Let $A$ be the collection of all bounded analytic functions on unit disc $\mathbb{D} = \{z \in \mathbb{C} : |z| <1\}$ with sup norm.
I have done showing $A$ is Banach : If $(f_n)$ is Cauchy sequence, then for any $z$, $(f_n(z))$ is Cauchy, so there exist a pointwise limit $f(z)$. Now, it is easy to show that $f$ is bounded . To show that $f$ is analytic we use, uniform convergence and Morera's theorem and then we prove $f_n \to f$. This is all about showing $A$ is Banach space.
Now, I am interested in showing whether this space is separable or not.

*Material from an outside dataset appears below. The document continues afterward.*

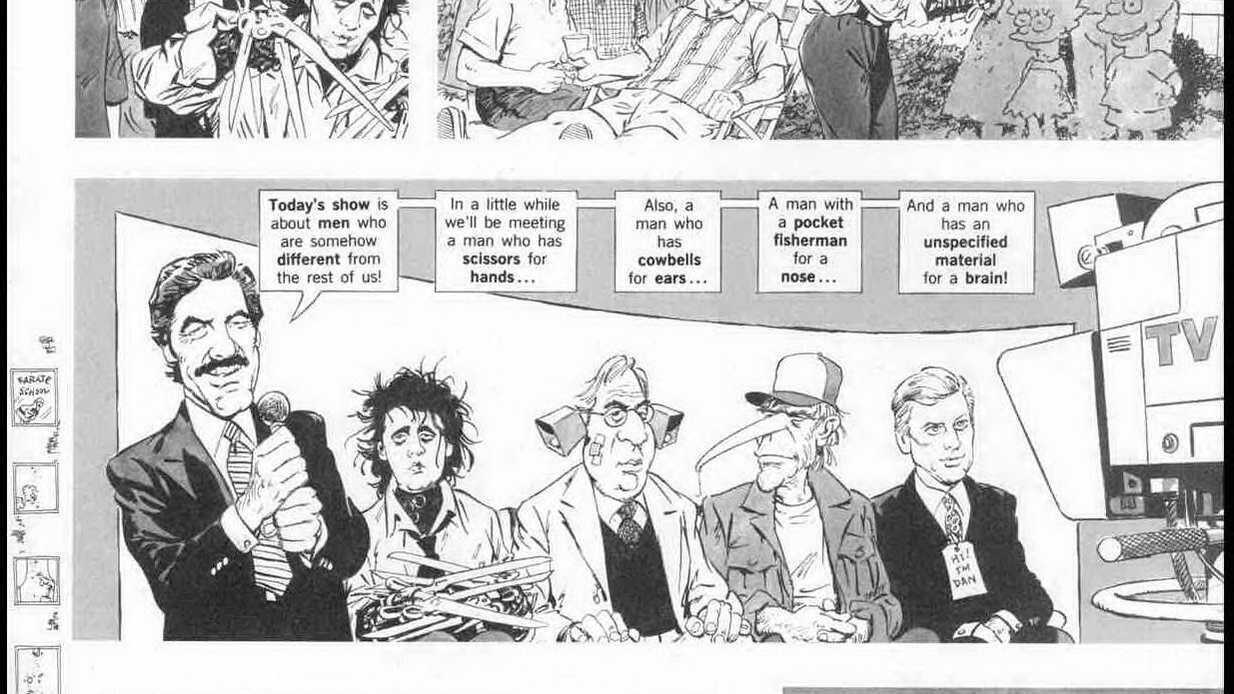 MAD magazine edward scissorhands 4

I did the following argument:
Let $E$ be a countable dense subset of $\mathbb{D}$. Any $f \in A$ is also continuous, and thus all sequences in $E^{\mathbb{N}}$ uniquely determine $f$, so there is a bijection from $E^{\mathbb{N}}$ to $A$. So cardinality of $A$ is cardinality of $E^\mathbb{N}$ is same as cardinality of $\mathbb{R}$. So, $|A| = |\mathbb{R}|$. Now, this does not prove that $A$ is separable, but we also know that separable spaces have cardinality of at most $|\mathbb{R}|$ .So this is just a possibility.
The other ways I thought to apply Stone Weierstrass theorem, but I am not sure if that is applicable to complex functions. How do I prove that $A$ is separable or not?